Una iniciativa impulsada por el cineasta Alejandro Alvarado, el Festival de Málaga y la Universidad de Málaga, entre otros, recoge firmas para crear el Mirador Concha Barquero en La Cala del Moral (Málaga). La cineasta andaluza falleció el pasado 30 de enero a los 50 años de edad.
Según destaca el texto, «Concha es una de esas personas que han dejado una huella indeleble a su alrededor tanto como ser humano como profesional. En todos los ámbitos a los que dedicó su pasión y conocimiento, Concha destacó sobremanera: como profesora, como documentalista, como gestora cultural y programadora y como cineasta y creadora».
Y abunda: «Como cineasta, siempre formando tándem con su pareja y compañero, en trabajo, en vida, en cine, en bondad, en corazón y compromiso, Alejandro Alvarado, ha obtenido numerosos premios, distinciones y reconocimientos nacionales e internacionales. Pero quizás la característica que mejor define el espíritu de sus trabajos y su trayectoria vital fue la de visibilizar a las personas invisibles sin reclamar ella la atención personal tan propia de nuestros tiempos».

EXPLORAR EL MATERIAL:
[1] Según el texto sobre Concha Barquero, ¿dónde se propone crear el mirador que llevaría su nombre?
[2] Reproduzca de forma literal el fragmento del texto sobre Concha Barquero que va desde «Una iniciativa impulsada» hasta «años de edad.».
Los datos constituyen un material aparte, independiente del texto.

Datos recopilados:
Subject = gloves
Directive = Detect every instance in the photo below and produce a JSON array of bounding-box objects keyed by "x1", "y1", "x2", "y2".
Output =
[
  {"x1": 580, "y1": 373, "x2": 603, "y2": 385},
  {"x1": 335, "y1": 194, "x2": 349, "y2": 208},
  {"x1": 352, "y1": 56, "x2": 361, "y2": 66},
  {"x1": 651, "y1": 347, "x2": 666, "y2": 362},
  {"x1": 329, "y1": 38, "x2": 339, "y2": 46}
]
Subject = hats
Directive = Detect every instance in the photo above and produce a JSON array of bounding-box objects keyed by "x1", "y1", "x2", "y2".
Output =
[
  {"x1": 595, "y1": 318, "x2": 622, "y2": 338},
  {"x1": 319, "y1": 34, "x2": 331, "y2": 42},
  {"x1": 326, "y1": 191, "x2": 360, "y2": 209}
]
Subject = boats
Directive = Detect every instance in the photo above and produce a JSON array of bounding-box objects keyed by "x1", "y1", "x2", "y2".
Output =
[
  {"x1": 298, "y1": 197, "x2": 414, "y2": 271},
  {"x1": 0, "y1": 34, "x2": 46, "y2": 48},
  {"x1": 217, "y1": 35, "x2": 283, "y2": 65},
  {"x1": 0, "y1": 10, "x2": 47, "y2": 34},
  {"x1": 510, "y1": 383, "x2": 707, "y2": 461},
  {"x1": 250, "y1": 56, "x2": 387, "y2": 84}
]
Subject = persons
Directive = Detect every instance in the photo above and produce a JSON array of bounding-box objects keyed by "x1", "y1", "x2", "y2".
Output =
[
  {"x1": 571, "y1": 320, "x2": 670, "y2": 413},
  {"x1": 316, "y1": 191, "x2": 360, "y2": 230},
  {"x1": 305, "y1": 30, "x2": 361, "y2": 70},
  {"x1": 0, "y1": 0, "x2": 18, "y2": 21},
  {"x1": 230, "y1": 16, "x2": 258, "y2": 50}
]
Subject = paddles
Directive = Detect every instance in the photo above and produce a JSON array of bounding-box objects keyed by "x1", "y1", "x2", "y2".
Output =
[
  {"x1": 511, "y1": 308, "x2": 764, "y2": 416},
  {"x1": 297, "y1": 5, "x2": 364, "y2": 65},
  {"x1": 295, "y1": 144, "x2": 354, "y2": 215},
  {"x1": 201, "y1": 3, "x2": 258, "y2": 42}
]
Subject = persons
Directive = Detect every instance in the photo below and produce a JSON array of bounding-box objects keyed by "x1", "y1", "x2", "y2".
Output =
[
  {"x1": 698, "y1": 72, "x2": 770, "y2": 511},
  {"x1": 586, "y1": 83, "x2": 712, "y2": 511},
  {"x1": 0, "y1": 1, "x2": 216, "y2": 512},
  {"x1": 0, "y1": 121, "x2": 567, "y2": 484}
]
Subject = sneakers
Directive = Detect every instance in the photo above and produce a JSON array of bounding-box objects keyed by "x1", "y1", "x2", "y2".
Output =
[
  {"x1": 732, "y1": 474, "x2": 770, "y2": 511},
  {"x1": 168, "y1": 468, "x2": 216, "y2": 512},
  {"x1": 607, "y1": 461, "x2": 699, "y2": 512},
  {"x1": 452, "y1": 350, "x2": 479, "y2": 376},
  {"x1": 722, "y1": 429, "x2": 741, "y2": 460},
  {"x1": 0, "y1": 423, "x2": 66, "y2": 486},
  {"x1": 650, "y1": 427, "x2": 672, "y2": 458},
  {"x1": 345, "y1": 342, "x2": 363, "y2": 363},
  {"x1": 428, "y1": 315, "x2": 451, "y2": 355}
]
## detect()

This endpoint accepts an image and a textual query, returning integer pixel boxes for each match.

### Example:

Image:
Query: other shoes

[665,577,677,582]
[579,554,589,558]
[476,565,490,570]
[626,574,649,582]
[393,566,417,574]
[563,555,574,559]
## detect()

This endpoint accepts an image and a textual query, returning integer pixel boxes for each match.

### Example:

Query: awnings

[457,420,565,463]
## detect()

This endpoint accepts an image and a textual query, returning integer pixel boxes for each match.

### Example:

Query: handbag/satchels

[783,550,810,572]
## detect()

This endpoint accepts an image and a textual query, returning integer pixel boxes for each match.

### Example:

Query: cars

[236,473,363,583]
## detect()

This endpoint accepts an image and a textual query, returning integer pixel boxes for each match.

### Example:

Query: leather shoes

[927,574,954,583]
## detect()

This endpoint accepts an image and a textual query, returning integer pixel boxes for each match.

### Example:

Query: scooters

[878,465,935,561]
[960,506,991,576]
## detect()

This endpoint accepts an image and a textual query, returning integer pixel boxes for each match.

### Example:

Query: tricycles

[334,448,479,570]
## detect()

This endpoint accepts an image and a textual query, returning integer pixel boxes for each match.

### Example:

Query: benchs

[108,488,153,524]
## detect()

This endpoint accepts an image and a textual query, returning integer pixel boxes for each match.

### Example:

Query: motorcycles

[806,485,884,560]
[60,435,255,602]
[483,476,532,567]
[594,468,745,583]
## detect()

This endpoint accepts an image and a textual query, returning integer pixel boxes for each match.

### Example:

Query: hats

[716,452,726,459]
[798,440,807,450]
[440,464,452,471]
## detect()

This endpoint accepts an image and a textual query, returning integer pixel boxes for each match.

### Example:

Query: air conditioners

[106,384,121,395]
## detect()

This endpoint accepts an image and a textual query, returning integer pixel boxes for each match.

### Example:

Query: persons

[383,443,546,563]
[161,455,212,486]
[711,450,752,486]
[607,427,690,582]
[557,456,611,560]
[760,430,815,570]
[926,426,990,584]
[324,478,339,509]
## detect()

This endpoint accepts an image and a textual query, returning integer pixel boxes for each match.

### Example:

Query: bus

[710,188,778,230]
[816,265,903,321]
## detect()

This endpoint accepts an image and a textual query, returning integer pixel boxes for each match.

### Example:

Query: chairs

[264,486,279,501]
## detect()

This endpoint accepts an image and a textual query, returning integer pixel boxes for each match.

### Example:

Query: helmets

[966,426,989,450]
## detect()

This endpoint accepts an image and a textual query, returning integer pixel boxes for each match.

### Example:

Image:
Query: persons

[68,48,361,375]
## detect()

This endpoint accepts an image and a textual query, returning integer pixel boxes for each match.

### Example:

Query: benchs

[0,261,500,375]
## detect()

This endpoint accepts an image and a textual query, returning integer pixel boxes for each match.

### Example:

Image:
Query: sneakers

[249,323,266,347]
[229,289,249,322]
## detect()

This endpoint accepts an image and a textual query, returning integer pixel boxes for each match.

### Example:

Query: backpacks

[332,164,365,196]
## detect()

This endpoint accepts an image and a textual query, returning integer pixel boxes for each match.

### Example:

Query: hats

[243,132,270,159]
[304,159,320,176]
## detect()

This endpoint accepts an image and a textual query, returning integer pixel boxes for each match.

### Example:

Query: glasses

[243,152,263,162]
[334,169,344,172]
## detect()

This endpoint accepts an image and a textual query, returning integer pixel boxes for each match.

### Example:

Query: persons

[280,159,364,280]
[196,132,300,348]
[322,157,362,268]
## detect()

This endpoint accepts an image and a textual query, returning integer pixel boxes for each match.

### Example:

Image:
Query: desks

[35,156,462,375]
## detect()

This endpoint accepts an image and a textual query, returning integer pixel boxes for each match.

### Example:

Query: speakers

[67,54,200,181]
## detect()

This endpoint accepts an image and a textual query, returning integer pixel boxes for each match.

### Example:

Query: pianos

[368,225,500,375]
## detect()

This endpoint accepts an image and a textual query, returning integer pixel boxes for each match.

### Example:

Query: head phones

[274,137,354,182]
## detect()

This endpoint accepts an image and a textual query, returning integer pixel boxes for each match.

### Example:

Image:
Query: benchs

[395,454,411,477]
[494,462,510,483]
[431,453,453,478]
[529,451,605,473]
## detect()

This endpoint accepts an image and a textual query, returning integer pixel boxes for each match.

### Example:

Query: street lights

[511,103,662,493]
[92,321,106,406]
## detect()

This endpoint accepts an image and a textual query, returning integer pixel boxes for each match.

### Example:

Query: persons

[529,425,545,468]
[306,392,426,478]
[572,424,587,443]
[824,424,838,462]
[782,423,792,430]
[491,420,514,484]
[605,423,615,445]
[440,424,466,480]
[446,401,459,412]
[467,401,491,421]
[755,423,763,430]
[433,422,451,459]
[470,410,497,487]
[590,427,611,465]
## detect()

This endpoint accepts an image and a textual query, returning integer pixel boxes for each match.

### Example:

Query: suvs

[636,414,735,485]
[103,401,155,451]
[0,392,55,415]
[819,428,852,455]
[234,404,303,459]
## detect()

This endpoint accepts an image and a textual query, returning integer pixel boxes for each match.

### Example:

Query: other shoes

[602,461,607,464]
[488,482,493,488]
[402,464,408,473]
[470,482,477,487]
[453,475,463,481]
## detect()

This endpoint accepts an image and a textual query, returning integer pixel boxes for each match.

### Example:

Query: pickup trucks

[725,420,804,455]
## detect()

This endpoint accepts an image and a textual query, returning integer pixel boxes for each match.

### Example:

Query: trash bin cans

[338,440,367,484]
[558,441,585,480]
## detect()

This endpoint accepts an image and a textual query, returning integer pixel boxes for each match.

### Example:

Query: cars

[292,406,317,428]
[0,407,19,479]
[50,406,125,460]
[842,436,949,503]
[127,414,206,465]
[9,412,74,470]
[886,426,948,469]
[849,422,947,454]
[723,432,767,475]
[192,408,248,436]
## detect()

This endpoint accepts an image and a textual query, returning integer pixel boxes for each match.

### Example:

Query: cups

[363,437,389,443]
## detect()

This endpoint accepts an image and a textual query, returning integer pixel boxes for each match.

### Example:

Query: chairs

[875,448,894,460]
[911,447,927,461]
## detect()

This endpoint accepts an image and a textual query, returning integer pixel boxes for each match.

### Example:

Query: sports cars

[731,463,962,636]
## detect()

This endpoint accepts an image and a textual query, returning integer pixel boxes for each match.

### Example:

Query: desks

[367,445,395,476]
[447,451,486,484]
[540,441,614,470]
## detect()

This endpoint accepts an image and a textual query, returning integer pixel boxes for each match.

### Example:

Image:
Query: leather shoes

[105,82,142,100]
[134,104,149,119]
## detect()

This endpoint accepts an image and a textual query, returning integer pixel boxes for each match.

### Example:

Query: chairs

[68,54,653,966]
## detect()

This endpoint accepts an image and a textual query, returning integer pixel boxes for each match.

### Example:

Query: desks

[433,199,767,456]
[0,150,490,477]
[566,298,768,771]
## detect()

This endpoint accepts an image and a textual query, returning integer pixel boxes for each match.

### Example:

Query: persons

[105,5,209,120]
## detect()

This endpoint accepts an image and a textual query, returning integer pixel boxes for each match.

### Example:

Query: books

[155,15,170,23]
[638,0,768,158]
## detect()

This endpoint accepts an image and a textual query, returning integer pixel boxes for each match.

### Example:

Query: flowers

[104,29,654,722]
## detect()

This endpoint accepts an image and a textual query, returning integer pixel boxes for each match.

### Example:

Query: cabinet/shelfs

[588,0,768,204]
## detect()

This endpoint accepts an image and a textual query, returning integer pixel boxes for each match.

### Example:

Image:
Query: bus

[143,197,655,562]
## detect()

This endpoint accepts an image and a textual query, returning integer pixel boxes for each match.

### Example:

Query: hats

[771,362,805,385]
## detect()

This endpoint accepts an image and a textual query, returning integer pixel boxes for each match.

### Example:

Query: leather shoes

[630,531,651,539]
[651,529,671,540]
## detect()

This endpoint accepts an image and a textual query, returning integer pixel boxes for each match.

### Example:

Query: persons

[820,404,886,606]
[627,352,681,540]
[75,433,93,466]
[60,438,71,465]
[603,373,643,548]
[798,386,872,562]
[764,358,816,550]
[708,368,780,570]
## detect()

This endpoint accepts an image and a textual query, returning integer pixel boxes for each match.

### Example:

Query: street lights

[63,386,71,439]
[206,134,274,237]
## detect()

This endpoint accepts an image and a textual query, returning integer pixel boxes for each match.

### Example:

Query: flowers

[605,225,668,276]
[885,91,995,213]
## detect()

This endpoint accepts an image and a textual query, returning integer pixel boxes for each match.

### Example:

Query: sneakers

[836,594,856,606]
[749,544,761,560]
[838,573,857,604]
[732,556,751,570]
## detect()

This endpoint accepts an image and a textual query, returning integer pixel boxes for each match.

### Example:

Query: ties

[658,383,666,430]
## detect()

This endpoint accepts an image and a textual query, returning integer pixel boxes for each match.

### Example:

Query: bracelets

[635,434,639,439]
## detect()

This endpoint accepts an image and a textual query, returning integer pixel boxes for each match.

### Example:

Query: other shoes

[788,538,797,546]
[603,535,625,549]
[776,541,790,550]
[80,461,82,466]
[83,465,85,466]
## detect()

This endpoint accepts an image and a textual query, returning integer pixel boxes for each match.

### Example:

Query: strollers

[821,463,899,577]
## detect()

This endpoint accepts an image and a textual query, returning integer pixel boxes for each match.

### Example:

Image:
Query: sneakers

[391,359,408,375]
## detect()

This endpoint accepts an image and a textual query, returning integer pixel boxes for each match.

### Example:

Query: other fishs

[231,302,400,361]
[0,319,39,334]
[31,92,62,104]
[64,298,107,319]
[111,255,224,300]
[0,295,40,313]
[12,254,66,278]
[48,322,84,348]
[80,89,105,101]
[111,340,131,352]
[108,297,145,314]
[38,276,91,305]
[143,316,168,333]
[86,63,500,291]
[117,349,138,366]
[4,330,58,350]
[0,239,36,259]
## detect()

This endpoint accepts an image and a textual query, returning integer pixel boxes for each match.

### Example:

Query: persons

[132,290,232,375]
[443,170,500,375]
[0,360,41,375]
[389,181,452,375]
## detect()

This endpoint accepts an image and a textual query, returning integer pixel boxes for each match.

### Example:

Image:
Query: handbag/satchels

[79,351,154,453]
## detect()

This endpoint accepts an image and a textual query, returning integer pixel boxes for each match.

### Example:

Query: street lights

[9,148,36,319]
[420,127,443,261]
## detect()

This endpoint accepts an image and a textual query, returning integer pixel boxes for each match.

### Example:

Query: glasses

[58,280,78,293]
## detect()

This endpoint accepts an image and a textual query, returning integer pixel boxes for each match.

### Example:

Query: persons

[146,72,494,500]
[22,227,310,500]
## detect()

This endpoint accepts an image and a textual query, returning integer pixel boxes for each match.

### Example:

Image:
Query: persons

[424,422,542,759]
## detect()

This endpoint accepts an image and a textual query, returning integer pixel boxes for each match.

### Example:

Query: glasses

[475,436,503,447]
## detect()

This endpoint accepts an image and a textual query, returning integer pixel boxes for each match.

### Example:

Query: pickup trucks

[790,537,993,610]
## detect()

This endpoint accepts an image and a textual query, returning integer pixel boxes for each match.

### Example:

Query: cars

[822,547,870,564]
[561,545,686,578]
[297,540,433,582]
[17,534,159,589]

RESPUESTAS NUMERADAS:
[1] En La Cala del Moral (Málaga).

[2]
Una iniciativa impulsada por el cineasta Alejandro Alvarado, el Festival de Málaga y la Universidad de Málaga, entre otros, recoge firmas para crear el Mirador Concha Barquero en La Cala del Moral (Málaga). La cineasta andaluza falleció el pasado 30 de enero a los 50 años de edad.